▶ [任务说明]:
A. 根据下文文献信息回答以下问题：
(i) 所列第一家机构的邮政编码是多少？
(ii) 该文章刊载于哪一期刊？
(iii) 该文章的电子版发布日期是哪一天？
B. 原样照录下文文献信息中的一段，自“通过迭代平滑和自监督判别嵌入对单细胞 RNA 测序数据进行聚类。”起，至“Shanghai, 200062, China.”止。

─── 所示文本

通过迭代平滑和自监督判别嵌入对单细胞 RNA 测序数据进行聚类。

Clustering single-cell RNA sequencing data via iterative smoothing and self-supervised discriminative embedding.

机构信息

Shanghai Key Laboratory of New Drug Design, School of Pharmacy, East China University of Science and Technology, Shanghai, 200237, China.

Innovation Center for AI and Drug Discovery, School of Pharmacy, East China Normal University, Shanghai, 200062, China.

出版信息

Oncogene. 2024 Jul;43(29):2279-2292. doi: 10.1038/s41388-024-03074-5. Epub 2024 Jun 4.

──────
─── 所附材料

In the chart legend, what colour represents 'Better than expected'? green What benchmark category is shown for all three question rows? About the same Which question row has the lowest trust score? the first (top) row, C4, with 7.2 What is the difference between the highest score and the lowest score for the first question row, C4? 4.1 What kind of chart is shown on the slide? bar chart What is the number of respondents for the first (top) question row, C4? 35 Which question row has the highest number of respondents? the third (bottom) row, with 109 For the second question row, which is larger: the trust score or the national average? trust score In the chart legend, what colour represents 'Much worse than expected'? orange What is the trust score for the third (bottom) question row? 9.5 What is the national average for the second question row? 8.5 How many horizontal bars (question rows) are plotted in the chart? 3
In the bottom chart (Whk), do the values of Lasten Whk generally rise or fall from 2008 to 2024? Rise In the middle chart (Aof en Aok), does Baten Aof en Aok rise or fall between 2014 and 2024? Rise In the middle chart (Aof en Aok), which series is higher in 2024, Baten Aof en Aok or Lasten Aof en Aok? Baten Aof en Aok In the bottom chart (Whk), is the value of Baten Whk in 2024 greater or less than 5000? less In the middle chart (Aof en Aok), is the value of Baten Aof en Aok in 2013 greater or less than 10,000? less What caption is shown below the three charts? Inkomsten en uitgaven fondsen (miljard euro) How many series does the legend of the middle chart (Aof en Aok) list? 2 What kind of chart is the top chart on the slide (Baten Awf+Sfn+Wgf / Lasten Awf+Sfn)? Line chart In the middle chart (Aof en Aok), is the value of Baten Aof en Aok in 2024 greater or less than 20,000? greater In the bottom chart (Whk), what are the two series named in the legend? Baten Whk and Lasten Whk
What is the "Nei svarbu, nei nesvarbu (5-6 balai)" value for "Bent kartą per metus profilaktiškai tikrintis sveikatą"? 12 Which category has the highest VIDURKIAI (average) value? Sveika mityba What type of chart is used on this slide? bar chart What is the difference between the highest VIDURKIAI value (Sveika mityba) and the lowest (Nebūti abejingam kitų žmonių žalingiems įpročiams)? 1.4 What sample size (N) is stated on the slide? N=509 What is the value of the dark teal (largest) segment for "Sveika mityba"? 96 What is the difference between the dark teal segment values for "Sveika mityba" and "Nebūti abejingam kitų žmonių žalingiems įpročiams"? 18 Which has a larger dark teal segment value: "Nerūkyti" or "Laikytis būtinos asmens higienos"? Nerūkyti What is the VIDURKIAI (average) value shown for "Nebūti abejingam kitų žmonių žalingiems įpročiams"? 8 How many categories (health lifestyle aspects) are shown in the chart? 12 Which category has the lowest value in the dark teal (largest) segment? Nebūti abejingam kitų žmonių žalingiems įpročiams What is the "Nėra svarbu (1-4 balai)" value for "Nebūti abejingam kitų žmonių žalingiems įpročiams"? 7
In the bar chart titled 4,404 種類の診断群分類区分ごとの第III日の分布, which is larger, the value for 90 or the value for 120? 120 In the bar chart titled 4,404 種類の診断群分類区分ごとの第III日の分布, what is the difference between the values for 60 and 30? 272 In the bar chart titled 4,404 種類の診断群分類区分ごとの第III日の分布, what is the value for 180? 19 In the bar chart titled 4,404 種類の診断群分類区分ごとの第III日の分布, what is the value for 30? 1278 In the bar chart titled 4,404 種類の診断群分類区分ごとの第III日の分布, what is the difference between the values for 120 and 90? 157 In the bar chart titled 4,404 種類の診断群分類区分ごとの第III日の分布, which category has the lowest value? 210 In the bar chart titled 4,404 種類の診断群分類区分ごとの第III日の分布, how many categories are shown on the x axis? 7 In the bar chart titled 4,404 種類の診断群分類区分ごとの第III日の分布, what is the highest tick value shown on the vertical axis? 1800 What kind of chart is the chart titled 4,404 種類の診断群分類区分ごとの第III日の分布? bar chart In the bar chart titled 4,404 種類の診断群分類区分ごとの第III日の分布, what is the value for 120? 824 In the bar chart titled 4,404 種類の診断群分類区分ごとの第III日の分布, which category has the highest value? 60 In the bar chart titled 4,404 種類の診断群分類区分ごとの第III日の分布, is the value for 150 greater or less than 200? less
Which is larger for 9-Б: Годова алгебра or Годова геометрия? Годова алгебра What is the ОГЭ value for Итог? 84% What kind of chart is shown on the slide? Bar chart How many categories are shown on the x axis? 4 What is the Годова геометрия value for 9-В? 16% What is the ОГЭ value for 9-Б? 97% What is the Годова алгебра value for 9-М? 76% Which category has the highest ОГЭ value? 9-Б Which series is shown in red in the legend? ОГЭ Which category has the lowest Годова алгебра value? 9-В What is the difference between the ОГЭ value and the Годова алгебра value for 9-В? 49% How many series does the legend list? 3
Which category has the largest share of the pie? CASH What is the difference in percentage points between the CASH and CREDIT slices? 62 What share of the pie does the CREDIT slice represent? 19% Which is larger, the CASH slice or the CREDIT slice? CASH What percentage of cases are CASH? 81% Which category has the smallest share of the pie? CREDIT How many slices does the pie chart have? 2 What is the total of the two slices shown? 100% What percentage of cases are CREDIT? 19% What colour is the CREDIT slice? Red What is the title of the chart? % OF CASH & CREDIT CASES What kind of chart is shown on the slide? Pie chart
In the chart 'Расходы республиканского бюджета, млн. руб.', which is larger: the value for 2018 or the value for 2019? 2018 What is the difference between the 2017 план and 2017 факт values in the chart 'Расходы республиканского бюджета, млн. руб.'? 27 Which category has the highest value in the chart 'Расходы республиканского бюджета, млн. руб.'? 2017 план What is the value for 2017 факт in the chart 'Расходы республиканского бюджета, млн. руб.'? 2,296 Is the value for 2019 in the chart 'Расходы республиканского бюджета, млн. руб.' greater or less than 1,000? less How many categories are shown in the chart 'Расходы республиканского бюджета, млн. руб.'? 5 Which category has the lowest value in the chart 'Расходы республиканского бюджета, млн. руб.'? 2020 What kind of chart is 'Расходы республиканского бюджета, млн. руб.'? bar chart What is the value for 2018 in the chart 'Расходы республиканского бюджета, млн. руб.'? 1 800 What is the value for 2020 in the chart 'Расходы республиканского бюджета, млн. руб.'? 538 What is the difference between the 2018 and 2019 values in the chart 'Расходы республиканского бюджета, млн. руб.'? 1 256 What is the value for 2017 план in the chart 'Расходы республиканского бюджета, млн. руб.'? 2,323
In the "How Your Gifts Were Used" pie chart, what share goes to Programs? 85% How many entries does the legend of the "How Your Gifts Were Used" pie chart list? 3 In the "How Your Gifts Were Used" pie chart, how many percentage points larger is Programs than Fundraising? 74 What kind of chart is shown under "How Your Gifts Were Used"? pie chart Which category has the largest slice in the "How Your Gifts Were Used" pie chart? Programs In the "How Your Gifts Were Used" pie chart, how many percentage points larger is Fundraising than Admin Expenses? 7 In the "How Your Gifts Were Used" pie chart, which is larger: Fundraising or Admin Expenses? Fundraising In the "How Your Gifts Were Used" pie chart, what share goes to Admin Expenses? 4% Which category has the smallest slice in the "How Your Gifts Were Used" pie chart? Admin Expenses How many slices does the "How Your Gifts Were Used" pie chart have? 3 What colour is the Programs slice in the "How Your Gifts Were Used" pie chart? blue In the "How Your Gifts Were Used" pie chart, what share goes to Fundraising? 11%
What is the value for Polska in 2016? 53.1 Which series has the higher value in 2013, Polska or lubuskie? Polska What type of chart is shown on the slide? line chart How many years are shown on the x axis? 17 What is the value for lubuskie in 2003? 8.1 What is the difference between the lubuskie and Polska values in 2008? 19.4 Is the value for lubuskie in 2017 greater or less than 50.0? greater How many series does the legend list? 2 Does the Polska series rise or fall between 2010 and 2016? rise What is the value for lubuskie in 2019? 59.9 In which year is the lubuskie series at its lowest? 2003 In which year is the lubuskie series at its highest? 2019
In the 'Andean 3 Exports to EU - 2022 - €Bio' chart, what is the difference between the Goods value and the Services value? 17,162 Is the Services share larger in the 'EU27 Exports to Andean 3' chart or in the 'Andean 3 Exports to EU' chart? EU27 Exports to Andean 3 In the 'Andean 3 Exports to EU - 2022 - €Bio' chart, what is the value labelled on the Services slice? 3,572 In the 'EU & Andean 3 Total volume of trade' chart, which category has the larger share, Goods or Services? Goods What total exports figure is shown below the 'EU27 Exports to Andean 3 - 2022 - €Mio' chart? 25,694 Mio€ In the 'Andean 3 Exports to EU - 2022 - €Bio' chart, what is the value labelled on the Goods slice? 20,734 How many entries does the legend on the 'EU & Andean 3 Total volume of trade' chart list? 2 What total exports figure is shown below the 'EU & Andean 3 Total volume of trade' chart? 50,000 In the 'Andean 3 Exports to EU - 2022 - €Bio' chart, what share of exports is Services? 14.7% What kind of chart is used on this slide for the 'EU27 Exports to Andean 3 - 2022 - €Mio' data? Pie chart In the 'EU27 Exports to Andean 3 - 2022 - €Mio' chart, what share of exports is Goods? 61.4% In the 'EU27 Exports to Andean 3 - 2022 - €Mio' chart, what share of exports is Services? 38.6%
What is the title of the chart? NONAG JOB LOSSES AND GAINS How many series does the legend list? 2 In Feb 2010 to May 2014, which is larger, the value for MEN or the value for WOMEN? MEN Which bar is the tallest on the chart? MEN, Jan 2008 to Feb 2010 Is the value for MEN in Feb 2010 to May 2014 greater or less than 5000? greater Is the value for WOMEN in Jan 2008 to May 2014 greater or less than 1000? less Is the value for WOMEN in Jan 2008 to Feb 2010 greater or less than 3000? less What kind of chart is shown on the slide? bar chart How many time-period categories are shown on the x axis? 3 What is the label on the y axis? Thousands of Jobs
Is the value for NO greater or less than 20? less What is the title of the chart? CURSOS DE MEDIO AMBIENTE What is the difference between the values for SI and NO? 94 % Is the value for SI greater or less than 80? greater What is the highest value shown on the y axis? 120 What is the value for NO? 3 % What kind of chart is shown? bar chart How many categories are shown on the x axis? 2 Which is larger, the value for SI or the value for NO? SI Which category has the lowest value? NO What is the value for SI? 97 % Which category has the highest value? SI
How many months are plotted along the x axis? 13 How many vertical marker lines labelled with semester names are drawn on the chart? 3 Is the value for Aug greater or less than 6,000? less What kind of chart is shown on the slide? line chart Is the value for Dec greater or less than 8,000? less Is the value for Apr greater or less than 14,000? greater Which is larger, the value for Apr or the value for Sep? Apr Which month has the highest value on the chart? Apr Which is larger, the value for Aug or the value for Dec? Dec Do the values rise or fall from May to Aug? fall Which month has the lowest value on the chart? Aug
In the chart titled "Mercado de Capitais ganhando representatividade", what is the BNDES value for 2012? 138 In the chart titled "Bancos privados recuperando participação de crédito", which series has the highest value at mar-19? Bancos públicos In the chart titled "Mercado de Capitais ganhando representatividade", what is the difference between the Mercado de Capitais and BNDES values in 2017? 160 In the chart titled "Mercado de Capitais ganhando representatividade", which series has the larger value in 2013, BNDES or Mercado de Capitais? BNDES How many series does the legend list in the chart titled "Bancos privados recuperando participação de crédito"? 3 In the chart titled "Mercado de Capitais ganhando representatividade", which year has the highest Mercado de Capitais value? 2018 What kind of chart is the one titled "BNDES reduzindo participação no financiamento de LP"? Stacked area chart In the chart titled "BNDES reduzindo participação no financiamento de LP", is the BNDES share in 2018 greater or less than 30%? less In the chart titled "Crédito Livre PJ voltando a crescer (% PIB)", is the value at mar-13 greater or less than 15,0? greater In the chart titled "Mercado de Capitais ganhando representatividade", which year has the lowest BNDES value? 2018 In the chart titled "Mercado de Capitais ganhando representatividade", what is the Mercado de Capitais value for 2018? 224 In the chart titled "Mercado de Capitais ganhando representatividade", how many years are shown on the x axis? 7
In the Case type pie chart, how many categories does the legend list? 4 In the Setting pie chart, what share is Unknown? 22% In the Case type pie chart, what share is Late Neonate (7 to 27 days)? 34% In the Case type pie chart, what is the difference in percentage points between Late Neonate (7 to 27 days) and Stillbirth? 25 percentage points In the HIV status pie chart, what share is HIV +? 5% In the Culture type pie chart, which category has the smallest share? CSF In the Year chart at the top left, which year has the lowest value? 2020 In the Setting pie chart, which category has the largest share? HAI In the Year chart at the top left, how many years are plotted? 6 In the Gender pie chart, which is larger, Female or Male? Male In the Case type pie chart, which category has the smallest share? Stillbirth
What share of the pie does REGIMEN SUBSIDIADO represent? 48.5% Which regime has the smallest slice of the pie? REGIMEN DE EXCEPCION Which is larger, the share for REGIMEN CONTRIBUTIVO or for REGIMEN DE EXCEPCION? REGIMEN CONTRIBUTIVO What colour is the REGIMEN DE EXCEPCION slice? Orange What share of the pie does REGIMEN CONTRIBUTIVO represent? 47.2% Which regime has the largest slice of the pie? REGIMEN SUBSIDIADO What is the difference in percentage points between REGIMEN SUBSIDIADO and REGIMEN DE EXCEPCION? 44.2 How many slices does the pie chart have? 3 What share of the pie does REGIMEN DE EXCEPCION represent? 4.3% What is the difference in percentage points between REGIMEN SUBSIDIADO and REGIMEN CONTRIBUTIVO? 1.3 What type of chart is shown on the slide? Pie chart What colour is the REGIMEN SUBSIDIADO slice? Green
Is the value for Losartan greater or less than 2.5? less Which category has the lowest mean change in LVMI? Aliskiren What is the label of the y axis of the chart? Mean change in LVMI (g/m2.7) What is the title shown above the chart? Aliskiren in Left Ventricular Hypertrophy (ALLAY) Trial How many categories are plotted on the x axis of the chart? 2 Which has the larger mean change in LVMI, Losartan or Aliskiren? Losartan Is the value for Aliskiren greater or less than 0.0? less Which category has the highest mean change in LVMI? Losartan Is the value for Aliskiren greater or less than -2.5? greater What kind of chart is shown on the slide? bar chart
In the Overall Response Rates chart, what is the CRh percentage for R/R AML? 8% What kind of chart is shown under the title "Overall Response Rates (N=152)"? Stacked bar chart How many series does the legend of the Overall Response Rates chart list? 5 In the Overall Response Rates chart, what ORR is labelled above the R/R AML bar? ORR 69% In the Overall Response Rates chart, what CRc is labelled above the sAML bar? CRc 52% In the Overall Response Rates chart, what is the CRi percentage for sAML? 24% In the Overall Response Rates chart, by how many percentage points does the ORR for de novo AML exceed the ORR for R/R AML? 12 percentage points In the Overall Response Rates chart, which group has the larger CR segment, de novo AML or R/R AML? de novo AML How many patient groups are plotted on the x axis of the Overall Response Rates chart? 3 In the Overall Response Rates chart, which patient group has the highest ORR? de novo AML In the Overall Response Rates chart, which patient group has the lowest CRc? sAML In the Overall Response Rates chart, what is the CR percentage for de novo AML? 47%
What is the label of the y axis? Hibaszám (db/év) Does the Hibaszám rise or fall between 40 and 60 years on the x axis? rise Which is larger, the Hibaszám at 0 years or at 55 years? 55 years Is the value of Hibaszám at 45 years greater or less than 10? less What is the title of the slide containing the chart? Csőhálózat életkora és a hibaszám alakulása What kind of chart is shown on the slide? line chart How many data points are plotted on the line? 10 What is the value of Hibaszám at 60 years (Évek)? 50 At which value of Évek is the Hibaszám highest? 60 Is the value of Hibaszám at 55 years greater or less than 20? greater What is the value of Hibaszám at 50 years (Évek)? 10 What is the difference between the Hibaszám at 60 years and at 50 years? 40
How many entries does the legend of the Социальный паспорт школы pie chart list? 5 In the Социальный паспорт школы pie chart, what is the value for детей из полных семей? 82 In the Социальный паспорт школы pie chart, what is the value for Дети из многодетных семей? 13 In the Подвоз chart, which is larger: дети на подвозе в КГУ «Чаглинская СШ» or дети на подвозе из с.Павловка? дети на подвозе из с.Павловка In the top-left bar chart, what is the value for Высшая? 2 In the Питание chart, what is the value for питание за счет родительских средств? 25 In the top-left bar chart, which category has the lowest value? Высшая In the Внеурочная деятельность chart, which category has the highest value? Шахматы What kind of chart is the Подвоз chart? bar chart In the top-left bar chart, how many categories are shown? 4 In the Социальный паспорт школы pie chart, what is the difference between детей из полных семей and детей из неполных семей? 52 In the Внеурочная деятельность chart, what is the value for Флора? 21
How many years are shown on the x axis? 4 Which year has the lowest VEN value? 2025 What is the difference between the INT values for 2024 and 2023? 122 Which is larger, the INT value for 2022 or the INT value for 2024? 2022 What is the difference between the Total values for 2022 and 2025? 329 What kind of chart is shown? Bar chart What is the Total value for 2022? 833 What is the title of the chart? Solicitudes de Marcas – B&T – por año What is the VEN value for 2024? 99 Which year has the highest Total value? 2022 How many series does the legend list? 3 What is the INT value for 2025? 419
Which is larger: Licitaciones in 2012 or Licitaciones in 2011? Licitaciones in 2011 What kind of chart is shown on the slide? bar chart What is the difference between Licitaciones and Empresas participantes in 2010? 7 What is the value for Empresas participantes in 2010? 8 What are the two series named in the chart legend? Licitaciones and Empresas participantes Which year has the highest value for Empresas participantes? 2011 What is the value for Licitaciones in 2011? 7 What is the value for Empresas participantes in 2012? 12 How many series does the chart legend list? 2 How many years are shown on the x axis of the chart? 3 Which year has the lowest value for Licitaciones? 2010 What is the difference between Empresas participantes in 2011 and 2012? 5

──────

▶ [参考答复]:
A.
(i) 200237
(ii) Oncogene
(iii) 2024年6月4日

B.
通过迭代平滑和自监督判别嵌入对单细胞 RNA 测序数据进行聚类。

Clustering single-cell RNA sequencing data via iterative smoothing and self-supervised discriminative embedding.

机构信息

Shanghai Key Laboratory of New Drug Design, School of Pharmacy, East China University of Science and Technology, Shanghai, 200237, China.

Innovation Center for AI and Drug Discovery, School of Pharmacy, East China Normal University, Shanghai, 200062, China.